MacOS Monterey Is Here. These Are the Top New Features
We break down how to install the latest version of Apple’s desktop operating system, including some perks that will only work on M1-powered Macs.
YOUR MAC HAS probably alerted you that a new software update is ready. That’s MacOS Monterey (also known as MacOS 12), the next version of Apple’s desktop operating system. It adds many of the same upgrades you’ll find on your iPhone or iPad running iOS or iPadOS 15, which is one of the benefits of Apple switching to its own custom silicon to power its desktop computers. That includes improvements to FaceTime, a Focus mode, and the ability to group tabs in Safari.

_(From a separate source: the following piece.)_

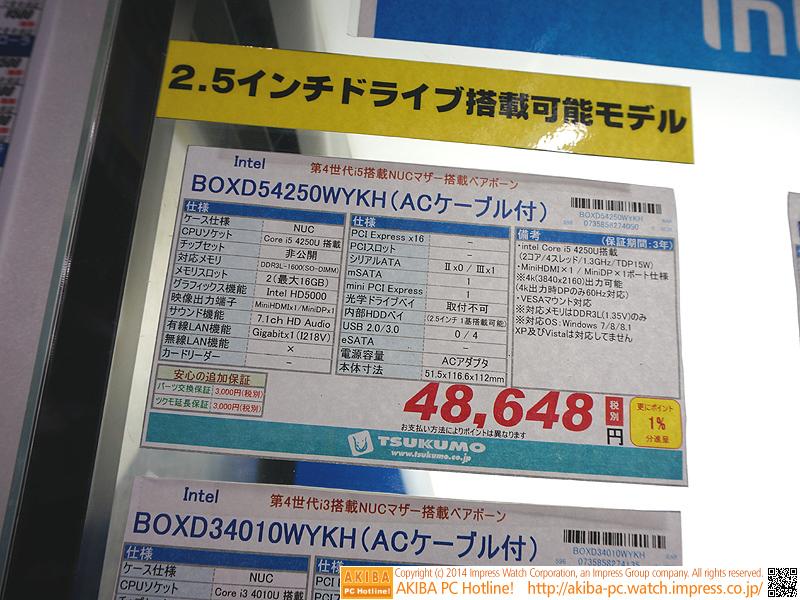"<a class="""" href=""/shop/at/99ex.html"">ツクモeX.パソコン館</a>のPOP(税抜き価格)"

Before diving into all the new things that come with MacOS Monterey, here’s how to download it onto your desktop. How to Download and Install Monterey
Is your Mac compatible with the new operating system? These models support it:
- MacBook: Early 2016 and later
- MacBook Air: Early 2015 and later
- MacBook Pro: Early 2015 and later
- Mac Mini: Late 2014 and later
- iMac: Late 2015 and later
- iMac Pro: 2017
- Mac Pro: Late 2013 and later
You can find out your Mac model by tapping on the Apple icon in the menu bar and going to About This Mac. If you’re upgrading from MacOS Sierra or later, you’ll need at least 26 GB of available storage to be able to download and install Monterey. Upgrading from an even earlier version? You’ll need up to 44 GB of free space. Our guide on freeing up space on your laptop might help.
There’s one more step you should take before installing the OS: Back up your Mac. You can do this by either backing up your files with Time Machine or storing your files in iCloud. Apple has step-by-step instructions for both methods here.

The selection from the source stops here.